Sri mengatakan, upaya untuk memperkuat ekspor masih menghadapi tantangan ketidakpastian perekonomian global. Salah satu tantangan itu muncul dari perekonomian Cina yang sedang mengalami penyesuaian serta perang dagang.
Ketidakpastian itu pun akan memberikan dampak pada berbagai negara di dunia. Sehingga, upaya Indonesia untuk membuka pasar ekspor baru juga terhambat. "Sedangkan untuk pasar-pasar baru, barangkali dalam kondisi ekonomi sekarang tendensinya melemah jadi kemampuan menyerap ekspor terbatas," kata Sri.
Sri mengatakan, dengan kondisi ekonomi dunia yang bergejolak, pemerintah terus mencermati keseimbangan neraca eksternal Indonesia. Untuk diketahui, total CAD hingga kuartal III 2018 adalah 22,3 miliar dolar AS. Angka itu lebih tinggi dibandingkan CAD sepanjang 2017 yang sebesar 17,3 miliar dolar AS.
CAD hingga kuartal III 2018 pun tercatat sebesar 2,86 persen terhadap PDB. Angka itu semakin mendekati batas psikologis aman yang ditetapkan BI yakni sebesar 3 persen terhadap PDB.
Tantangan Indonesia pada tahun ini bukan hanya soal CAD melainkan arus modal asing yang secara drastis pergi meninggalkan Indonesia. Hal itu menyebabkan surplus neraca modal dan finansial tak lagi mampu mengimbangi CAD.
Hingga kuartal III tahun ini dengan CAD yang makin melebar sebesar 22,3 miliar dolar AS, neraca modal dan finansial justru hanya surplus 11 miliar dolar AS. Hal ini kemudian menyebabkan cadangan devisa harus tergerus.
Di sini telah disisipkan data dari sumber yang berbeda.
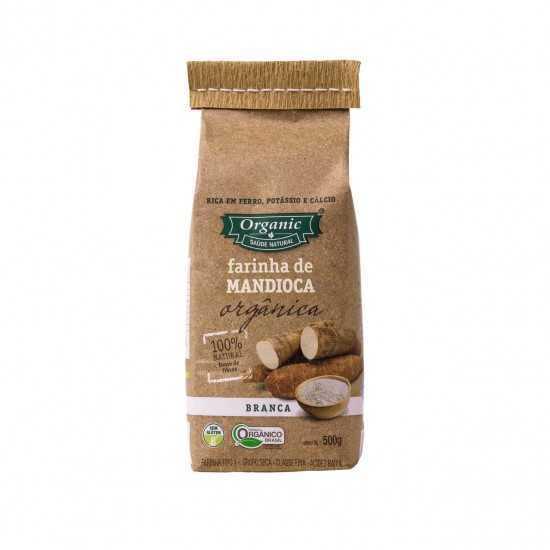 Farinha de Mandioca Branca Orgânica 500 gr - Organic Alimentos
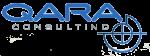 Qara Consulting AB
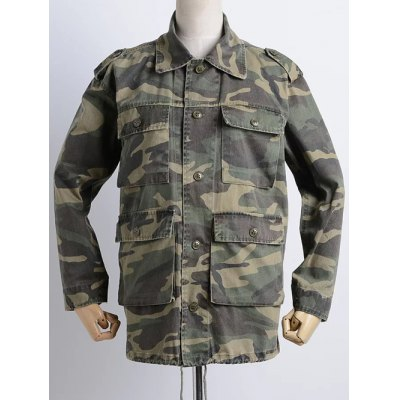 Camouflage Print Loose Field Jacket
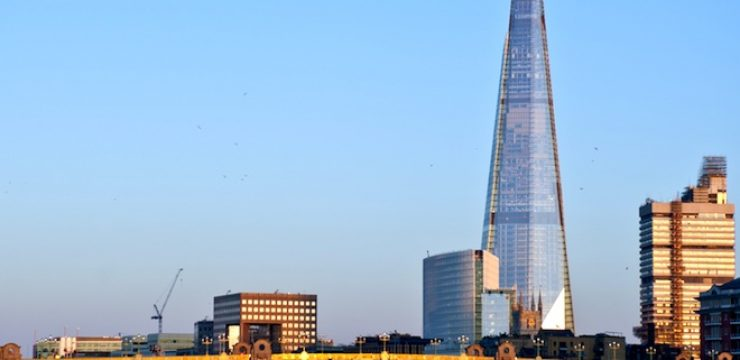 The-Shard-by-Renzo-Piano.jpg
Mantan Direktur Pelaksana Bank Dunia itu menegaskan akan terus melakukan perbaikan kondisi neraca eksternal salah satunya dengan memperbaiki neraca modal dan finansial. Dia menyebut, stabilitas dan pertumbuhan ekonomi yang relatif tinggi membuat Indonesia masih dipercaya dan mampu menarik kembali arus modal asing.
"Kita mampu untuk menarik (arus modal). Maka, kita melihat nilai tukar kita mengalami perbaikan dari tadinya di atas Rp 15 ribu per dolar AS sekarang di bawah Rp 15 ribu per dolar AS," kata Sri.
Selain itu, Sri menegaskan siap menggunakan instrumen fiskal demi memperkuat ekspor. Saat ini, pemerintah telah memperbarui ketentuan tax holiday dalam Paket Kebijakan Ekonomi ke-16.
Salah satu tujuan pemberian trax holiday untuk 18 industri hulu tersebut adalah untuk mengurangi ketergantungan impor. Kebijakan lainnya yang terkait dukungan fiskal adalah pembebasan bea masuk untuk industri yang berorientasi ekspor.
"Kita juga akan menggunakan seluruh instrumen fiskal untuk mendukung industri dalam negeri sehingga mampu menghasilkan barang-barang tersebut (substitusi impor)," kata Sri.